Sega reimagines these classics through the lens of lockdown. The track list is nostalgic, a smart choice from Bodega. At a time when the future’s uncertain and intangible, reminiscing is common practice. Certain tracks transport me to school dances, unrequited love and pimpled faces. I think this is the true power of reestablishing connection; the impeccable choice of tracks allows each listener to take themselves back to a different time, welcome distractions and relive memories.  

Saturated pitch-corrected vocals carry the melodies of each track, evocative of Imogen Heap’s track Hide and Seek. A true testament to Sega’s impressive musicality is the curation of tracks with artists. Specifically, Lafawdah’s Teardrop is a beautiful pairing. Her unique tone shapes the track, lucidly building soft synths using their vocals as instruments. Each track follows a similar format with the absence of a formal instrumental, instead using the echoing vocals to create the backing. 

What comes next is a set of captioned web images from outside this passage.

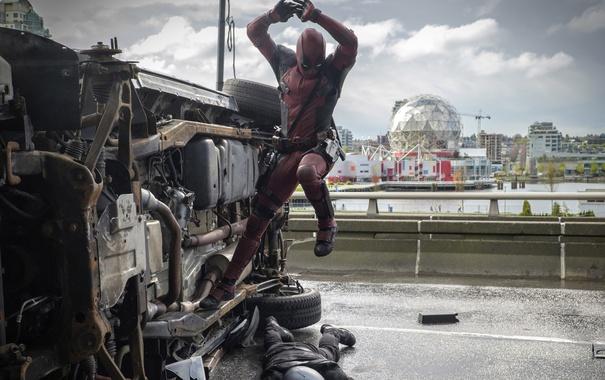 Фото обои City, Action, Ryan Reynolds, Red, Car, Assassin, Black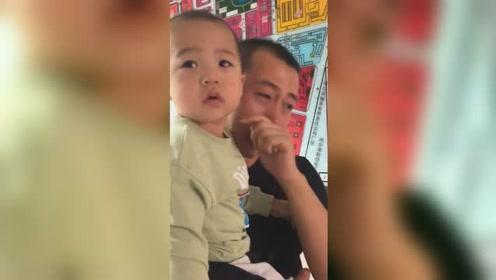 儿子打疫苗爸爸情绪失控痛哭,一旁妈妈却哭笑不得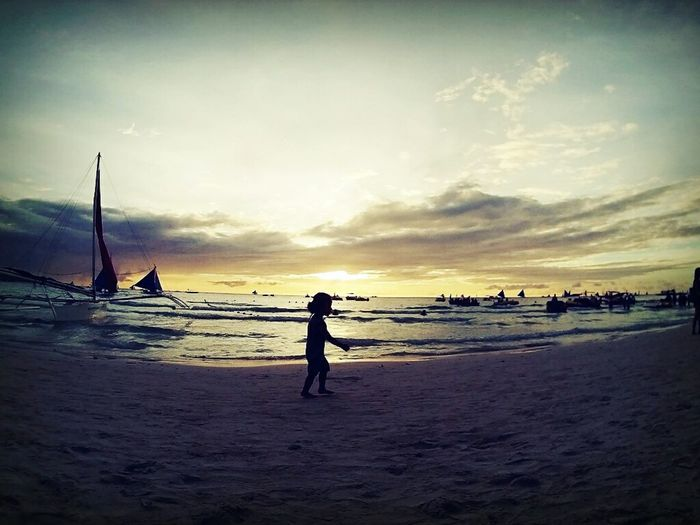 Keep moving. Traveling Philippines Check This Out Wheninboracay Travelling Travel Photography Traveler Eyeem Philippines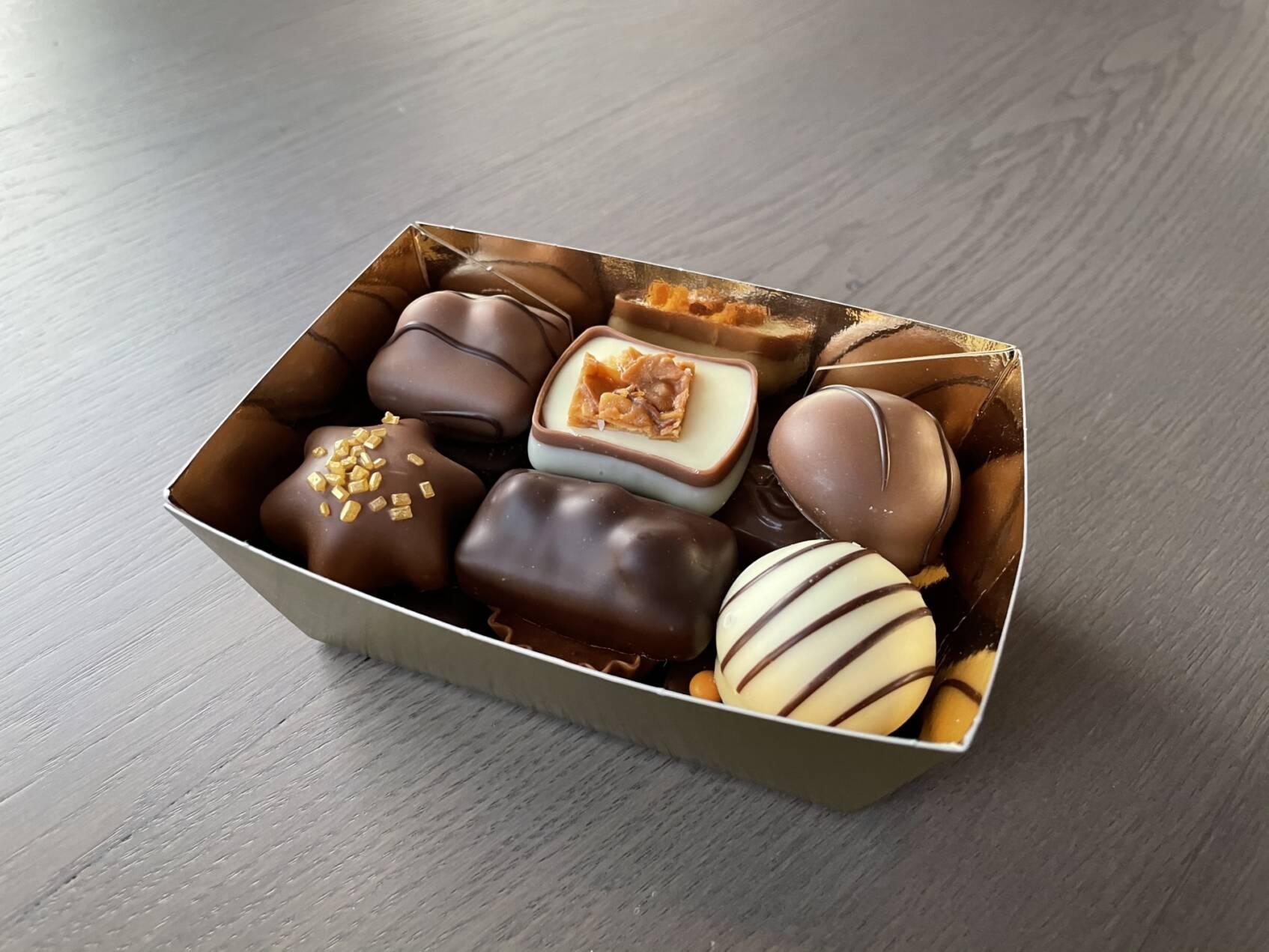 Goudbakje gevuld met 12 gevulde bonbons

A stand out from the EP is, of course, Teenage Dirtbag. The Wheatus classic from 2002 is transformed by Sega and Dorian Electra. The seminal track, undeniably soaked in teen angst and sexual frustration, is a fitting choice for reestablishing connection. The EP also showcases impressive vocals from artists such as Eartheater, Lapsley, Isamaya French, and  Nuxxe signee Oklou who sings us out with Komodo. The pair reconstruct Muaro Picotto’s trance classic into a chilling anthem of hope, a perfect end to this collaborative effort. 

The EP feels casual; sighs are kept in at the beginning of tracks with flutters of Facetime jingles. Overall, it feels real, relatable and triumphantly comforting. A worthwhile investment, if not for the charity then to allow yourself to cry to Dido again, just like it’s 2005.